DIRECTIVE: Pull out each line of the data entries below that contains the word "Taking", and copy every such line in full. Matching is case-sensitive.

Data entries
----
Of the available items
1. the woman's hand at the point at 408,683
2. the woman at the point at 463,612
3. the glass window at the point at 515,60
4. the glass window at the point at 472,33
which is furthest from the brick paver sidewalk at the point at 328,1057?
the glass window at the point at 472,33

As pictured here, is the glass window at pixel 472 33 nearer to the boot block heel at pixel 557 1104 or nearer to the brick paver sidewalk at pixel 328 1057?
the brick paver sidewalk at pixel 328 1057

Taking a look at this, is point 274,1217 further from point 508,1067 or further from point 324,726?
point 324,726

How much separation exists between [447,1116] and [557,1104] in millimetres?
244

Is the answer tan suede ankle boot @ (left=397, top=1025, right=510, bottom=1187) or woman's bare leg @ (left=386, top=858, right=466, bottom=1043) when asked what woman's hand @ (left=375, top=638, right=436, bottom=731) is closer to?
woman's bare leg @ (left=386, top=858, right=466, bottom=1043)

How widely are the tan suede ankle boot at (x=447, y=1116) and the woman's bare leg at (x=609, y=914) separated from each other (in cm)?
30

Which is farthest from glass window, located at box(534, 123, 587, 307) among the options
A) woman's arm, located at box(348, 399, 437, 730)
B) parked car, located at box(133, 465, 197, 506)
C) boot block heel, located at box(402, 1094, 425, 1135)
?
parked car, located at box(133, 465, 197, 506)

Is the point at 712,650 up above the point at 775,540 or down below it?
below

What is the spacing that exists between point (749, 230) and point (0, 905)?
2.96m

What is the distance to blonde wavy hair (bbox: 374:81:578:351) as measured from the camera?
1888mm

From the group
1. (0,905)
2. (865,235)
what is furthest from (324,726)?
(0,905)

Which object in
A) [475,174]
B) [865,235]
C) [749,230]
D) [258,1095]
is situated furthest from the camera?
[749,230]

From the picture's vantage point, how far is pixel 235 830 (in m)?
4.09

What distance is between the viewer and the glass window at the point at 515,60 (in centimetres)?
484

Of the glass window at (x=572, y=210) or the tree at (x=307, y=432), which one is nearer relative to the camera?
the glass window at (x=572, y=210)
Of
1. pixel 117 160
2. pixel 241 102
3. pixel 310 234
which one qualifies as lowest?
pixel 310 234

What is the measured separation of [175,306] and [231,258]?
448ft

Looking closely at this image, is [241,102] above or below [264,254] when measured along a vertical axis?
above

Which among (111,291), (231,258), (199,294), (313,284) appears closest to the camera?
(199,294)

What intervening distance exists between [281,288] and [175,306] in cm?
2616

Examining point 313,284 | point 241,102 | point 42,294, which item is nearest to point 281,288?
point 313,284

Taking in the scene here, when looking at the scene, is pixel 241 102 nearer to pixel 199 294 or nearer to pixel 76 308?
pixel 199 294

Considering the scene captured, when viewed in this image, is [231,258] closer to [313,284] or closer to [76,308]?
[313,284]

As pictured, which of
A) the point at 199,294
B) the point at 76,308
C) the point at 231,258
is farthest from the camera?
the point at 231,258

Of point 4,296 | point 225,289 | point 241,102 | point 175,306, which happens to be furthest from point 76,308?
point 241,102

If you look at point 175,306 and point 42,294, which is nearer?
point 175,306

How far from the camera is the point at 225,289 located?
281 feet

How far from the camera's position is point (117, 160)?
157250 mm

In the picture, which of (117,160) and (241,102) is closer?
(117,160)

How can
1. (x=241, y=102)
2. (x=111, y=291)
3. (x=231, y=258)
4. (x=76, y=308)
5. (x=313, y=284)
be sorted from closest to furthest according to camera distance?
----
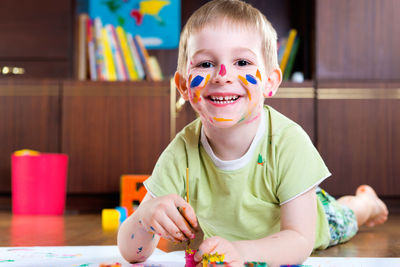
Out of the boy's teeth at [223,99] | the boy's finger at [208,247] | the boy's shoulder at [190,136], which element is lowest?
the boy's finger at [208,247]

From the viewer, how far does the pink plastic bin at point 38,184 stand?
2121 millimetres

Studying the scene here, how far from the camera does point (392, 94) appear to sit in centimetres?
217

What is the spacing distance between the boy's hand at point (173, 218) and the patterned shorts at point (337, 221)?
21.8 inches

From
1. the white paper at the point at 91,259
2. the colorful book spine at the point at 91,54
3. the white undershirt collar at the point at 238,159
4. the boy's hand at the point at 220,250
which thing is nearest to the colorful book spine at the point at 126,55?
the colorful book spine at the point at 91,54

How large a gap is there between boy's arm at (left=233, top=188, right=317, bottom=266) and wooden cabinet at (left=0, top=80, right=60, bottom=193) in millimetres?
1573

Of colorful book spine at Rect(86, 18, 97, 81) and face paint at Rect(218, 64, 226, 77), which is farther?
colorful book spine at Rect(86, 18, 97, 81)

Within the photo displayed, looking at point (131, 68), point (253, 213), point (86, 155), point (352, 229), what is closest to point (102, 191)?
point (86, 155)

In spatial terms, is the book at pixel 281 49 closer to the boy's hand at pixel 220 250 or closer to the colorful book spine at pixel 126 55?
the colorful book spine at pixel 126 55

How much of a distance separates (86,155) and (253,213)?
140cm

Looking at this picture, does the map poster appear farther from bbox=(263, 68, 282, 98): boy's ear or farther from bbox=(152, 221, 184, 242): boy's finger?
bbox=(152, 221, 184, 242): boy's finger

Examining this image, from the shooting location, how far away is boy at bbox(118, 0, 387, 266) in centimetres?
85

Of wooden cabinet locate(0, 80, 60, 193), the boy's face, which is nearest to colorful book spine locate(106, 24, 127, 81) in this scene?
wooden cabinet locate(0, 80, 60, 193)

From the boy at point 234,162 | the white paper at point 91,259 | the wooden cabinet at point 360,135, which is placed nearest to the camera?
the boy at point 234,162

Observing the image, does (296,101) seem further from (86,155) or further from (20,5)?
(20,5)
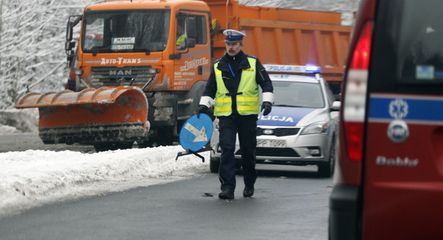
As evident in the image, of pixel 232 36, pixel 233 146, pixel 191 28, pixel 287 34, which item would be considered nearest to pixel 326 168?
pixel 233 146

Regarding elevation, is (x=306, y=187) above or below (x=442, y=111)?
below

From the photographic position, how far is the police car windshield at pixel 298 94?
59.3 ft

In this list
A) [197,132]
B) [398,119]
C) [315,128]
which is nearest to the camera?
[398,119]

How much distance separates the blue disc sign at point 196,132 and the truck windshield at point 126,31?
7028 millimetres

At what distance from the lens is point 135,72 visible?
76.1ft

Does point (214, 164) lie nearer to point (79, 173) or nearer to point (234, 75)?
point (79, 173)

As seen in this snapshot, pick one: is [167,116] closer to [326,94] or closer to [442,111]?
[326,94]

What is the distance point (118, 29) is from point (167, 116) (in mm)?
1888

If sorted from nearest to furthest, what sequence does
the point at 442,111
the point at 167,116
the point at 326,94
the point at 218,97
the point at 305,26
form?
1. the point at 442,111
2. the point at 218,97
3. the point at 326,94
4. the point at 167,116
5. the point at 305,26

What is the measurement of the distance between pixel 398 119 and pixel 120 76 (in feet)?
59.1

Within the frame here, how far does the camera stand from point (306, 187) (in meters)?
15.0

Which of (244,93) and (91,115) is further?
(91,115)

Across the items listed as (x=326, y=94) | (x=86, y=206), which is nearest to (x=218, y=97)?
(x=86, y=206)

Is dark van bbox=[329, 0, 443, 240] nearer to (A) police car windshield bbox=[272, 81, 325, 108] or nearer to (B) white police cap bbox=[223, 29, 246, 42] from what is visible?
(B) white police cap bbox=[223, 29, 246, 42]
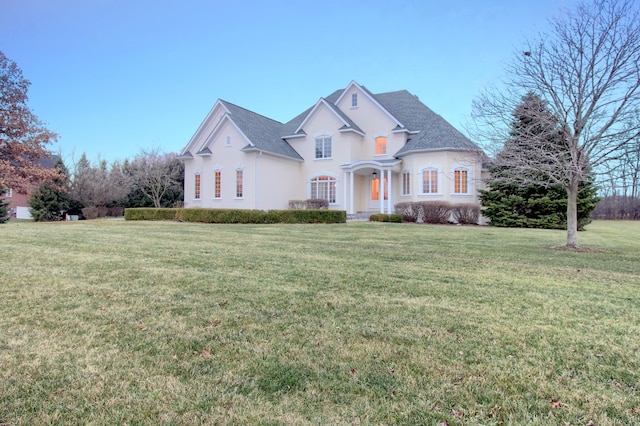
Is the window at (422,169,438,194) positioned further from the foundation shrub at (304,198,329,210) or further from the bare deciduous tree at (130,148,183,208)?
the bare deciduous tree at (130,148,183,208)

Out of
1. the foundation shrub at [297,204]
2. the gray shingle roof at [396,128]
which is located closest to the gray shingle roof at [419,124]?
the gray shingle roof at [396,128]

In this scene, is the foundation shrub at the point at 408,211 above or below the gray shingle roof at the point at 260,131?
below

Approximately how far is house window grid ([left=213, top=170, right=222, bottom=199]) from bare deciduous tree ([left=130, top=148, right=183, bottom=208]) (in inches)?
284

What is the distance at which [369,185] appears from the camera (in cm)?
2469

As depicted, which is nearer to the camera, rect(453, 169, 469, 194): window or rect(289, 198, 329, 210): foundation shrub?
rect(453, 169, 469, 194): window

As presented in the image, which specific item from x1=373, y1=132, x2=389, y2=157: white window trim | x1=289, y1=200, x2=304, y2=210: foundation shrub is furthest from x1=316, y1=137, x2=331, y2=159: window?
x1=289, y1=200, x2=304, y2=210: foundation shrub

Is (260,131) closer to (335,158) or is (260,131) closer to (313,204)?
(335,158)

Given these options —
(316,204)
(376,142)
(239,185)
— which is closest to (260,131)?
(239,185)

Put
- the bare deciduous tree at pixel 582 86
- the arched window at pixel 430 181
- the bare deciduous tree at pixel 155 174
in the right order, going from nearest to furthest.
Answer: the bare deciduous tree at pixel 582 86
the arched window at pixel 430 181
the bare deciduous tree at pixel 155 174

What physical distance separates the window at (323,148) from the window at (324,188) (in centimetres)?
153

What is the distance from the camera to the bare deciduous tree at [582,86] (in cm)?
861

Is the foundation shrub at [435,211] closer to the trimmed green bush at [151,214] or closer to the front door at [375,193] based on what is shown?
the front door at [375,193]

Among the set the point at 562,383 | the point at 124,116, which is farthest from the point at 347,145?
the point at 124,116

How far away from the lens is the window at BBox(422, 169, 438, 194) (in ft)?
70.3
----
EXERCISE RESPONSE:
Taking a look at this, is point 274,1217 further from point 508,1067 or further from point 324,726?
Taking in the scene here, when looking at the scene, is pixel 241 102 nearer to pixel 199 294 or nearer to pixel 76 308?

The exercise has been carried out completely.